++++ Document excerpt

Altered Carbon is a show that I didn’t know I needed. Based on the science fiction novel by Richard K. Morgan, Altered Carbon follows the futuristic lives of people that have the ability to store a copy of their consciousness inside discs called “stacks”. In the case of death they are able to reinsert their stack inside another body, called “sleeves.” The use of this technology quickly creates an even larger divide among the wealthy and poor as the rich have the ability to choose which sleeve they can be brought back in while the poor take whatever is available at the time.
Many of the wealthy choose to clone their likenesses and instead be “spun up” or reanimated into them whenever their current sleeves begin to deteriorate. Enter Laurens Bancroft (James Purefoy), an extremely wealthy Meth, short for Methuselah, the Biblical character who lived to be over 900 years old, who enlists the aid of a long-deceased soldier, Takeshi Kovacs (Joel Kinnaman), to solve his own murder. Throughout the show, Kovacs embarks on a mystery that opens up to a larger web of deception that by the show’s end reveals the supposed heroes to be not as innocent as they first appeared.

++++++++
++++ Raw data

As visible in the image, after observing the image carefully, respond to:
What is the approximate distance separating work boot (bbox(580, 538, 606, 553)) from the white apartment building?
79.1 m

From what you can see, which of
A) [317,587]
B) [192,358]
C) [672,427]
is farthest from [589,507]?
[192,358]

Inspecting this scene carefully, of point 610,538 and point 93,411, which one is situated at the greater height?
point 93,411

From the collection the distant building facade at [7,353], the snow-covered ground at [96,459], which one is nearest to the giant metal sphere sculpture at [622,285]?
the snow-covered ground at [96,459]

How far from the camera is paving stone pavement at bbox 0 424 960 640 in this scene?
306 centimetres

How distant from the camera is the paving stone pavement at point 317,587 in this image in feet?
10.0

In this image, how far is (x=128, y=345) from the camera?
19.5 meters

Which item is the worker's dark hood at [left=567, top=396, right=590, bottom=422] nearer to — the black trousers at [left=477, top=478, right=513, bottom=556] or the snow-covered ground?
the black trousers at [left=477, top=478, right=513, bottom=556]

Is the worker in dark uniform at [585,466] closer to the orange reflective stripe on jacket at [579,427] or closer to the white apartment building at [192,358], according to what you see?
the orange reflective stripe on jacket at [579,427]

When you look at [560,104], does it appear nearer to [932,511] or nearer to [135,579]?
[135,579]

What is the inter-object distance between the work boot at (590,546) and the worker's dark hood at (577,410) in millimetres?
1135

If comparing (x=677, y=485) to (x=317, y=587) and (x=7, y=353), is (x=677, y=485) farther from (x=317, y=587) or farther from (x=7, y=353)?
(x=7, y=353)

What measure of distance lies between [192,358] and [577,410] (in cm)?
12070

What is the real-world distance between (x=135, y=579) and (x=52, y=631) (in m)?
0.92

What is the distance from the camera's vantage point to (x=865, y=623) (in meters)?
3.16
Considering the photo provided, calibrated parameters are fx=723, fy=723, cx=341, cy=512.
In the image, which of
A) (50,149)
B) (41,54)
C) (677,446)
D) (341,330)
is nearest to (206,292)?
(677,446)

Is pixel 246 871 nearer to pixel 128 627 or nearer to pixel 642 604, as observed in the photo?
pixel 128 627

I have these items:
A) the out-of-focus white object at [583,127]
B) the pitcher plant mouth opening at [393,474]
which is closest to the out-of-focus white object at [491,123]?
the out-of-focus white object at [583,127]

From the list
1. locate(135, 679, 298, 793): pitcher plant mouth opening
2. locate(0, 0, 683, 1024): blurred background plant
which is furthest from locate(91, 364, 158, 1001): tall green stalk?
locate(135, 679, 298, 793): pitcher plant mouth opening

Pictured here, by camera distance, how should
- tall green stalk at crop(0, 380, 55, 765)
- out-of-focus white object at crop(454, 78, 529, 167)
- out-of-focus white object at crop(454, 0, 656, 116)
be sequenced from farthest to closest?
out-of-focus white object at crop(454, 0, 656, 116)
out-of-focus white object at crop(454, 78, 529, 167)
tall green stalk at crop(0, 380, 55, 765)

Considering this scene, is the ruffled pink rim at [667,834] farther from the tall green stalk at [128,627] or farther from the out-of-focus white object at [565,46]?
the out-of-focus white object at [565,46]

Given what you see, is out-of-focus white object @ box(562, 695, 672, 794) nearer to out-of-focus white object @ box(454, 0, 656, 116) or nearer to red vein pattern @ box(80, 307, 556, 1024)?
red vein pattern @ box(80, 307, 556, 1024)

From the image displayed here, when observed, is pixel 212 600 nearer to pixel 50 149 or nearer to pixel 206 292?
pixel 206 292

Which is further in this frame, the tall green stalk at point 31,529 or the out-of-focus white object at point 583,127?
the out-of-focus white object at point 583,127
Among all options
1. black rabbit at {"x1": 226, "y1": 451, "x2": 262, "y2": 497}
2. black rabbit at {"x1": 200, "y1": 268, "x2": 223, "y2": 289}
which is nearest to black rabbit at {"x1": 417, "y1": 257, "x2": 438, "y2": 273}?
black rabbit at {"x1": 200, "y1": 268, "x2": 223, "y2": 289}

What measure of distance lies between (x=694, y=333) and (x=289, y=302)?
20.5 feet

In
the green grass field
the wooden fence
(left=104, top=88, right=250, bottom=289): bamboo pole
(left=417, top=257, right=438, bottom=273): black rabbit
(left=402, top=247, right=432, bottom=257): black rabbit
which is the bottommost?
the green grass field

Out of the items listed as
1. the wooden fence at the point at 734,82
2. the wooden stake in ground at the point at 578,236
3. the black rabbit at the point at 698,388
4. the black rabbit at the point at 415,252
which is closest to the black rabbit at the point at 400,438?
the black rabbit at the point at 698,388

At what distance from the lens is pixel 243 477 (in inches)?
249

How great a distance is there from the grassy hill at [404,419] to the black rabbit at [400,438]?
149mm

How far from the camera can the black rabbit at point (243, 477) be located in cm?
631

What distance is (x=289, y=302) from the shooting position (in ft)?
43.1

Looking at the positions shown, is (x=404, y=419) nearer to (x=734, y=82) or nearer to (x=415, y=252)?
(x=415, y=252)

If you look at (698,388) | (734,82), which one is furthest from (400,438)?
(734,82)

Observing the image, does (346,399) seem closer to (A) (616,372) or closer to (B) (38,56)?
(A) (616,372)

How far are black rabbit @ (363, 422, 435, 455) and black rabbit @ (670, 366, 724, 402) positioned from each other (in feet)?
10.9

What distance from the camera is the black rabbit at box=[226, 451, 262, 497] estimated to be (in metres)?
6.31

++++++++

What to work on:
(1) According to the Altered Carbon review, why does the stack technology widen the gap between the wealthy and the poor? Please answer in one to three sentences.
(2) Print the passage of the Altered Carbon review between "Altered Carbon is" and "at the time.", inclusive.

Numbered answers:
(1) The rich can choose which sleeve they are brought back in. The poor have to take whatever sleeve is available at the time.

(2)
Altered Carbon is a show that I didn’t know I needed. Based on the science fiction novel by Richard K. Morgan, Altered Carbon follows the futuristic lives of people that have the ability to store a copy of their consciousness inside discs called “stacks”. In the case of death they are able to reinsert their stack inside another body, called “sleeves.” The use of this technology quickly creates an even larger divide among the wealthy and poor as the rich have the ability to choose which sleeve they can be brought back in while the poor take whatever is available at the time.